When I finally got sober, I had a lot of rage realizing that all the problems I was numbing with alcohol were systemic and they weren’t going away anytime soon. Sitting with this rage was extremely uncomfortable, but it was also revealing. I saw how society encouraged women, and mothers in particular, to drink as a coping mechanism to cope with their busy lives. Because wine is an easy solution to a problem no one plans to solve.

But we don’t call it coping, surviving or struggling, we call it something cute that can be put on a Target T-shirt like: “Sunshine & More Wine” or “A Day Without Wine Is Like Just Kidding I Have No Idea”. » or the eternal « Mama Needs Wine ». Because it’s easier to laugh it off in another glass than to face the fact that we don’t want to be fully present for our lives because we don’t have the support we want or need.

That’s why moms really “deserve” wine. Because society, government, employers and sometimes even our partners think we don’t deserve better. At least not enough to do better for us, if we are considered at all.

After two years of a global pandemic and a clear disregard for how much of the new burdens are being dodged onto women, let’s call it what it is. Let’s stop pretending that wine hour is an act of self-care and not a way to numb the overload caused by being forced to take on more than we can handle.

We don’t need wine.
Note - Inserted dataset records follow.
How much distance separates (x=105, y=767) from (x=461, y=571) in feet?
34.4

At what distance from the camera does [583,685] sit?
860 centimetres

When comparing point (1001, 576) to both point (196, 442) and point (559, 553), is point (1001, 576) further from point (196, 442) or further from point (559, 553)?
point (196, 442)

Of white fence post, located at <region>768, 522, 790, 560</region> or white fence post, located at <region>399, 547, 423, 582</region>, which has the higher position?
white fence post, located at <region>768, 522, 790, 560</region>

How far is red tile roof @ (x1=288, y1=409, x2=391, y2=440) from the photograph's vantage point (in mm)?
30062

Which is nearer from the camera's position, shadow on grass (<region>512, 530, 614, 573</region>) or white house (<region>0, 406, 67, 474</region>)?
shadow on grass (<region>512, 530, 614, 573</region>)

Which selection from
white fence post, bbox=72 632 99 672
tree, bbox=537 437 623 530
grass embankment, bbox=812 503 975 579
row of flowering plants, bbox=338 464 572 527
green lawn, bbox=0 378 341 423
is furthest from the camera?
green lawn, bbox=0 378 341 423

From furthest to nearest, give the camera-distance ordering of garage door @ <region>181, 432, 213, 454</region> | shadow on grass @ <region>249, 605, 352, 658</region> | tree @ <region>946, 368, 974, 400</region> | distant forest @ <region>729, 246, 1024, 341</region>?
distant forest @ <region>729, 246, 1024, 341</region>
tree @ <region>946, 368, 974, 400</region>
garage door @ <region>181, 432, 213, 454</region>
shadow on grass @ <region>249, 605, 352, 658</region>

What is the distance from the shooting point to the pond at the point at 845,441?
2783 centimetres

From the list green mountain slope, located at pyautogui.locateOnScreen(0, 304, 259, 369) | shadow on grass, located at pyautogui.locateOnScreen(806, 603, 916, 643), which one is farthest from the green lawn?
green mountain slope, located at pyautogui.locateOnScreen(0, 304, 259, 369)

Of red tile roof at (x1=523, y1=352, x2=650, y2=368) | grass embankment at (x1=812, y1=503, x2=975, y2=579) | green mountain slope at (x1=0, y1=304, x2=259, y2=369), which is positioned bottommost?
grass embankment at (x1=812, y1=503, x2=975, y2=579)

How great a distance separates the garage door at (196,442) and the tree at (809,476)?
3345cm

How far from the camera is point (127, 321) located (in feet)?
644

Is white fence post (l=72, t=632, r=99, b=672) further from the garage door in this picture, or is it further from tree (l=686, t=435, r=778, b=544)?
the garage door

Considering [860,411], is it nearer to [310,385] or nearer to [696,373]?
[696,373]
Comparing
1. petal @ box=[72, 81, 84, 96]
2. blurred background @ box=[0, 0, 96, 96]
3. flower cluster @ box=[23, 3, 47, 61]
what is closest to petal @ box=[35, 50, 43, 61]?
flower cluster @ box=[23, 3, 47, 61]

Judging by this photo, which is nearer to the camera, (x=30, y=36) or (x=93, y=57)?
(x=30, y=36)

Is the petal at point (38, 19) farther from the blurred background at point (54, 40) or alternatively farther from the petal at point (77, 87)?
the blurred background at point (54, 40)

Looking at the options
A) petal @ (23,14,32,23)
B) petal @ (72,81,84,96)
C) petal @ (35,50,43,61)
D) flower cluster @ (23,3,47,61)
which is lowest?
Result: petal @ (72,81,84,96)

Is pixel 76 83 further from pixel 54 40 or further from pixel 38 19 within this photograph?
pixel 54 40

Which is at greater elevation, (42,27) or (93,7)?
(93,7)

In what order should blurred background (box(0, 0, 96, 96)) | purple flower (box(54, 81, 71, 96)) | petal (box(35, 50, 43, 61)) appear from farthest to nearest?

Or at least we wouldn’t be if society actually cared about mothers beyond the lip service of calling us “heroes” when we begged to take off our capes and just breathe.

What we really need is a comprehensive care policy, equal partnerships and recognition for all the work we do. To say that wine is a good enough bandage on a broken arm problem not only minimizes the serious weight of the invisible load placed on women’s shoulders – it ignores what is quickly becoming a major health issue like alcoholism affects an ever-increasing percentage of women.

Even when we don’t reach the classic marks of alcoholism, we often use alcohol as a way to numb, to cope, to escape. Quitting alcohol was not difficult for me because I was too dependent on it or because I was a problem drinker. It was difficult because I suddenly had nowhere to hide from these rage-filled questions about why the burden of the mental load never seemed to lighten. About why women don’t get the support they need, even when we ask them again and again. I’m done wanting alcohol. What I want are answers. Solutions. Following.

Moms don’t deserve wine. We deserve better than that.